Venezuela’s draft regulations for a new hydrocarbons law grant the Ministry of Hydrocarbons the authority to determine specific royalty and tax rates for private and foreign investors on a project-by-project basis. This approach departs from the statutory caps established by the law passed in January, which set a maximum royalty rate of 30% and a maximum integrated hydrocarbons tax of 15%.
Under the 63-page draft document, the Ministry will review each operating company’s business plan to determine the exact tax and royalty rates applicable to individual projects. This mechanism replaces the expectation that accompanying regulations would specify fixed rates below the statutory ceilings, instead placing near-complete authority in the hands of the Ministry to sign contracts and modify terms.

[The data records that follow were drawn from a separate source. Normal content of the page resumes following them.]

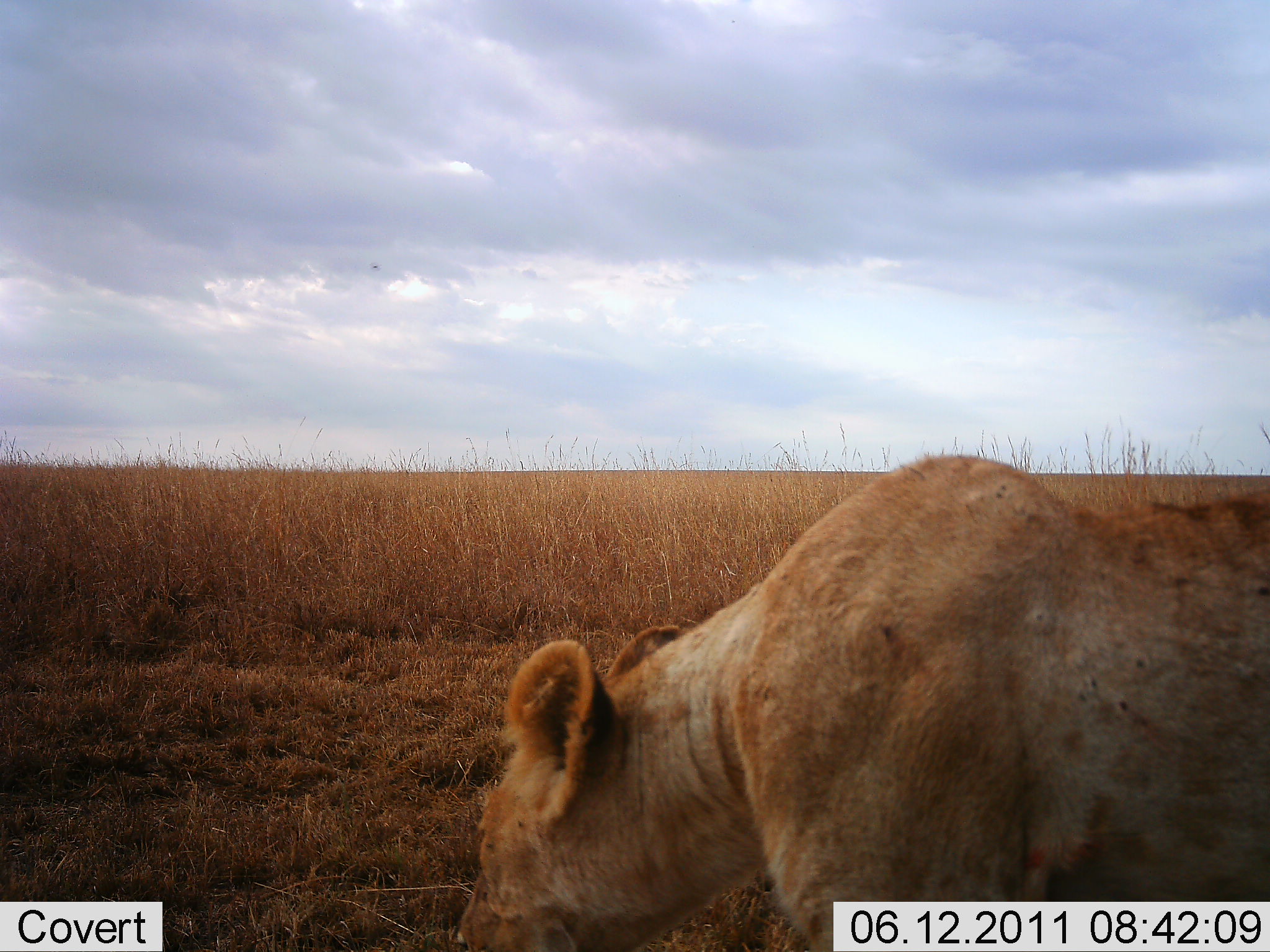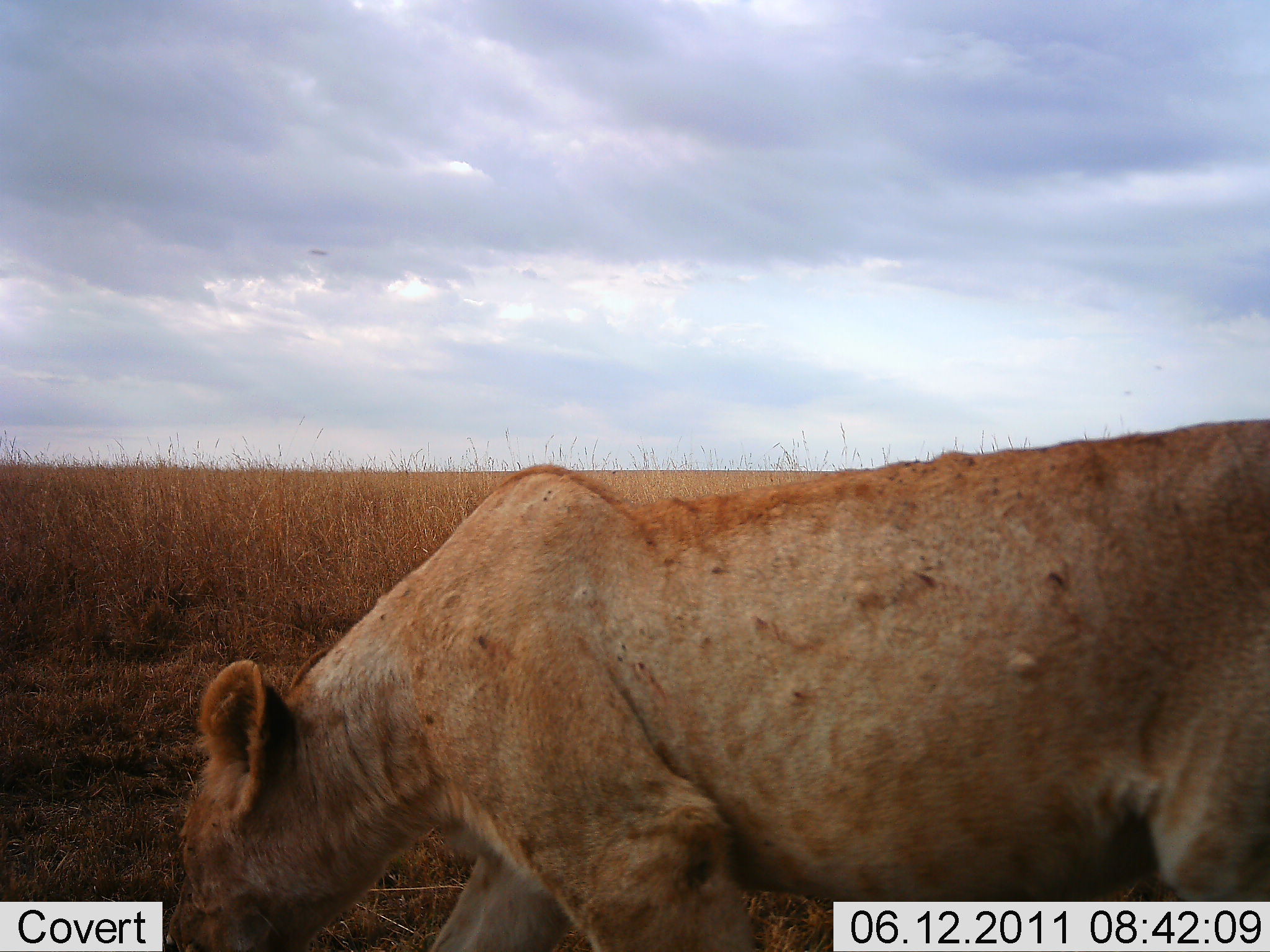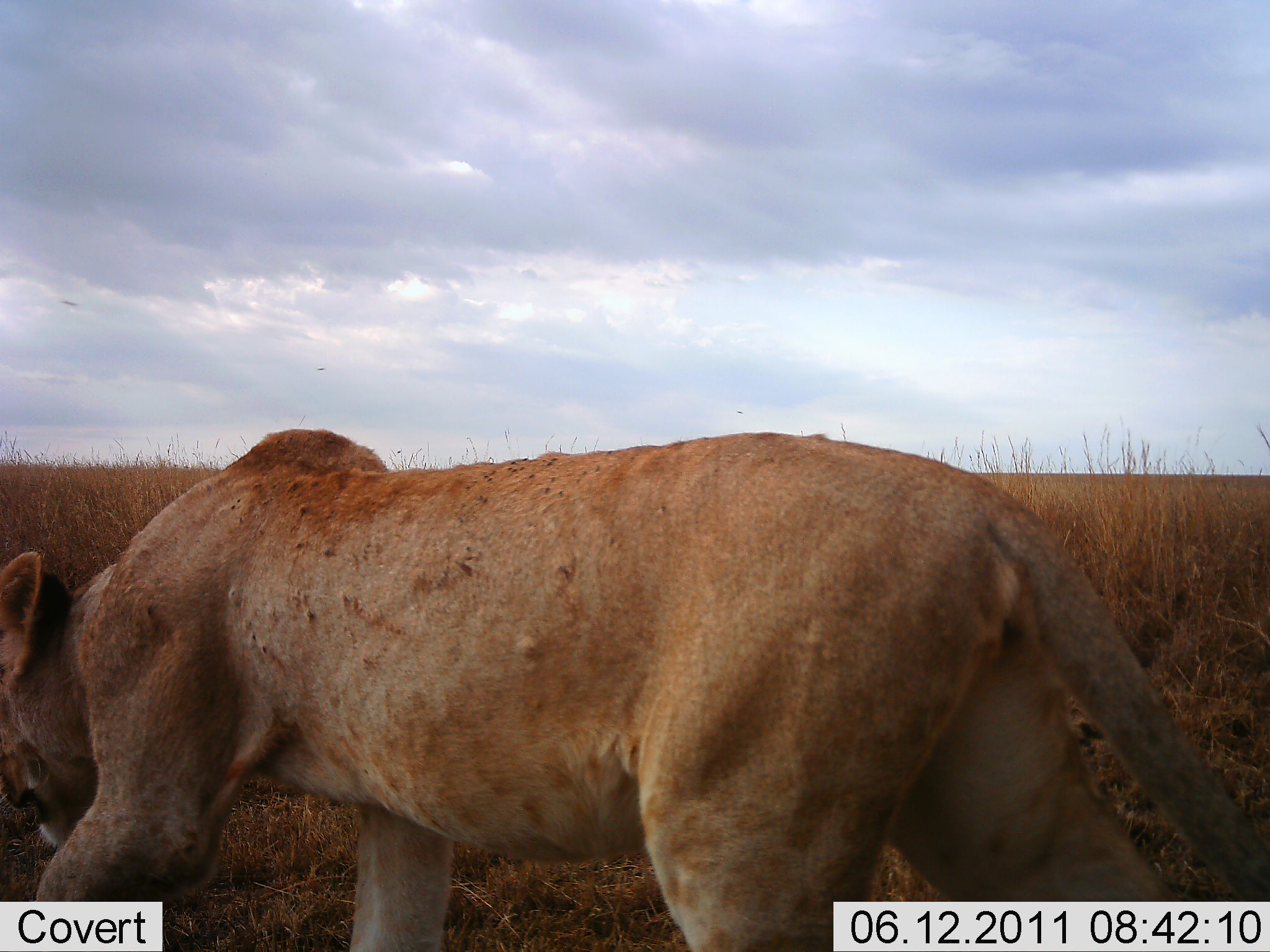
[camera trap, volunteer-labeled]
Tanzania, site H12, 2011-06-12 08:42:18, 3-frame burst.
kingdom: Animalia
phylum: Chordata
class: Mammalia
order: Carnivora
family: Felidae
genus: Panthera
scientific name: Panthera leo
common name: lion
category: lionfemale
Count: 1.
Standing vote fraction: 0%.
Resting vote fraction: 0%.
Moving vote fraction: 100%.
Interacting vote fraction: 0%.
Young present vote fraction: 0%.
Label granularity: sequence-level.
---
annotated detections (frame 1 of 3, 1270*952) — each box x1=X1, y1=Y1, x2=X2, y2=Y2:
animal: x1=447, y1=450, x2=1270, y2=950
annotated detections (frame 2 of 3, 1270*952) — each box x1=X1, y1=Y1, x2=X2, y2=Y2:
animal: x1=168, y1=420, x2=1270, y2=951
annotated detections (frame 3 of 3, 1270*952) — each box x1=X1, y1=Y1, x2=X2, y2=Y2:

The framework, introduced under acting President Delcy Rodriguez, officially ends decades of state monopoly by allowing private companies to obtain licenses for heavy crude oil processing, refining, and international trading. These activities were previously reserved for state-owned Petroleos de Venezuela SA (PDVSA). The move is part of an effort to attract foreign capital and rebuild the economy following the reported removal of President Nicolas Maduro at the start of the year.
Significant shifts in regulatory oversight accompany the new framework. The National Assembly no longer approves energy joint ventures; instead, the Ministry of Hydrocarbons holds the authority to do so. This centralisation of power has drawn criticism from oil experts and economists, who warn that the Ministry’s wide latitude may deter foreign investment due to concerns over unilateral changes to agreed terms.
The introduction of the integrated tax has raised skepticism regarding whether the government intends to significantly reduce the state's take, which has historically been one of the highest in Latin America. The draft regulation must still be published in the Official Gazette to take effect, leaving the precise fiscal landscape for potential investors undefined until that final step is completed.